How do we find center of a circle passing through three points:
$ A(x_1,y_2,z_3),B(x_1,y_2,z_3),C(x_1,y_2,z_3) $?
Can we minimize $ (d_{OA}+...+... ) $ with condition $ d_{OA}=...=... ,$
or is the volume of tetrahedron $ OABC =0$ adequate to find it with the latter distance equalities ?
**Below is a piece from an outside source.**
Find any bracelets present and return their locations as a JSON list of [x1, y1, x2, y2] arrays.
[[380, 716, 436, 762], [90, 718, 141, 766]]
Is the result/formula known? Thanks for the indications.
Define
$$\begin{cases} a &= |\vec{B}-\vec{C}|,\\ b &= |\vec{C}-\vec{A}|,\\ c &= |\vec{A}-\vec{B}| \end{cases} \quad\text{ and }\quad \begin{cases} \alpha &= a^2(b^2+c^2-a^2)\\ \beta &= b^2(c^2+a^2-b^2)\\ \gamma &= c^2(a^2+b^2-c^2) \end{cases}$$ The center you want is given by the formula
$$\vec{X}_{circum} = \frac{\alpha \vec{A} + \beta \vec{B} + \gamma\vec{C}}{\alpha + \beta + \gamma}$$
What we have done is lifting the formula for circumcenter in barycentric coordinates from $\mathbb{R}^2$ to $\mathbb{R}^3$. The $X_{circum}$ so constructed is the circumcenter of the triangle $\triangle ABC$ in the plane containing it.